───── PROVIDED TEXT ─────
[Tarantool-patches] [PATCH v1 1/1] sql: define format of ephemeral spaces

Vladislav Shpilevoy v.shpilevoy at tarantool.org
Sat Jul 24 02:06:30 MSK 2021


Hi! Thanks for the patch!

See 9 comments below.

> diff --git a/src/box/sql.c b/src/box/sql.c
> index 790ca7f70..f5d0d6ce6 100644
> --- a/src/box/sql.c
> +++ b/src/box/sql.c
> @@ -298,7 +298,8 @@ tarantoolsqlCount(struct BtCursor *pCur)
>  }
>  
>  struct space *
> -sql_ephemeral_space_create(uint32_t field_count, struct sql_key_info *key_info)
> +sql_ephemeral_space_create_key_info(uint32_t field_count,
> +				    struct sql_key_info *key_info)

1. The function creates not key_info. It creates a space by key_info.
Maybe call it sql_ephemeral_space_new_from_key_info()?

>  {
>  	struct key_def *def = NULL;
>  	uint32_t part_count = field_count;
> @@ -407,6 +408,122 @@ sql_ephemeral_space_create(uint32_t field_count, struct sql_key_info *key_info)
>  	return ephemer_new_space;
>  }
>  
> +enum {
> +	/*
> +	 * Name of the fields will be "_COLUMN_1", "_COLUMN_2" and so on. Due to
> +	 * this, length of each name is no more than strlen("_COLUMN_") plus
> +	 * length of UINT32_MAX turned to string, which is 10 and plus 1 for \0.
> +	 */
> +	NAME_LEN = 19,
> +};
> +
> +static struct space_def *
> +sql_space_def_new_ephemeral(uint32_t field_count, enum field_type *types,
> +			    uint32_t *coll_ids)

2. The last 2 arguments can be made const. The same in the other functions
below.

> +{
> +	struct region *region = &fiber()->gc;
> +	size_t svp = region_used(region);
> +	uint32_t size = field_count * sizeof(struct field_def);
> +	struct field_def *fields = region_aligned_alloc(region, size,
> +							alignof(fields[0]));

3. There is region_alloc_array(). The same in the next function.
───── DATA ─────
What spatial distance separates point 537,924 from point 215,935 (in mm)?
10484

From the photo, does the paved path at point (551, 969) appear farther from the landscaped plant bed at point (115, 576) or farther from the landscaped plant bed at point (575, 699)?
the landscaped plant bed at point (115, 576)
─────
## EXERCISE INSTRUCTIONS
**a.** What name does the patch review suggest for the function that creates an ephemeral space from key_info?
**b.** Please continue the patch review of the ephemeral space format change from its final comment.

## ANSWERS TO EACH TASK
**a.** sql_ephemeral_space_new_from_key_info()

**b.**
> +	if (fields == NULL) {
> +		diag_set(OutOfMemory, size, "region_aligned_alloc", "fields");
> +		return NULL;
> +	}
> +	char *names = region_alloc(region, field_count * NAME_LEN);
> +	if (names == NULL) {
> +		diag_set(OutOfMemory, size, "region_alloc", "names");> +		return NULL;
> +	}
> +	for (uint32_t i = 0; i < field_count; ++i) {
> +		struct field_def *field = &fields[i];
> +		field->name = &names[i * NAME_LEN];
> +		sprintf(field->name, "_COLUMN_%d", i);
> +		field->is_nullable = true;
> +		field->nullable_action = ON_CONFLICT_ACTION_NONE;
> +		field->default_value = NULL;
> +		field->default_value_expr = NULL;
> +		field->type = types[i];
> +		field->coll_id = coll_ids[i];
> +	}
> +	struct space_def *def = space_def_new_ephemeral(field_count, fields);
> +	region_truncate(region, svp);
> +	return def;
> +}
> +
> +static struct index_def *
> +sql_index_def_new_ephemeral(uint32_t field_count, enum field_type *types,
> +			    uint32_t *coll_ids, bool is_pk_rowid)
> +{
> +	uint32_t part_count = is_pk_rowid ? 1 : field_count;
> +	struct region *region = &fiber()->gc;
> +	size_t svp = region_used(region);
> +	uint32_t size = part_count * sizeof(struct key_part_def);
> +	struct key_part_def *parts = region_aligned_alloc(region, size,
> +							  alignof(parts[0]));
> +	if (parts == NULL) {
> +		diag_set(OutOfMemory, size, "region_aligned_alloc", "parts");
> +		return NULL;
> +	}
> +	if (is_pk_rowid) {
> +		uint32_t j = field_count - 1;
> +		parts[0].fieldno = j;
> +		parts[0].nullable_action = ON_CONFLICT_ACTION_NONE;
> +		parts[0].is_nullable = true;
> +		parts[0].exclude_null = false;
> +		parts[0].sort_order = SORT_ORDER_ASC;
> +		parts[0].path = NULL;
> +		parts[0].type = types[j];
> +		parts[0].coll_id = coll_ids[j];
> +	} else {
> +		for (uint32_t i = 0; i < part_count; ++i) {
> +			struct key_part_def *part = &parts[i];
> +			part->fieldno = i;
> +			part->nullable_action = ON_CONFLICT_ACTION_NONE;
> +			part->is_nullable = true;
> +			part->exclude_null = false;
> +			part->sort_order = SORT_ORDER_ASC;
> +			part->path = NULL;
> +			part->type = types[i];
> +			part->coll_id = coll_ids[i];
> +		}
> +	}
> +	struct key_def *key_def = key_def_new(parts, part_count, false);
> +	if (key_def == NULL)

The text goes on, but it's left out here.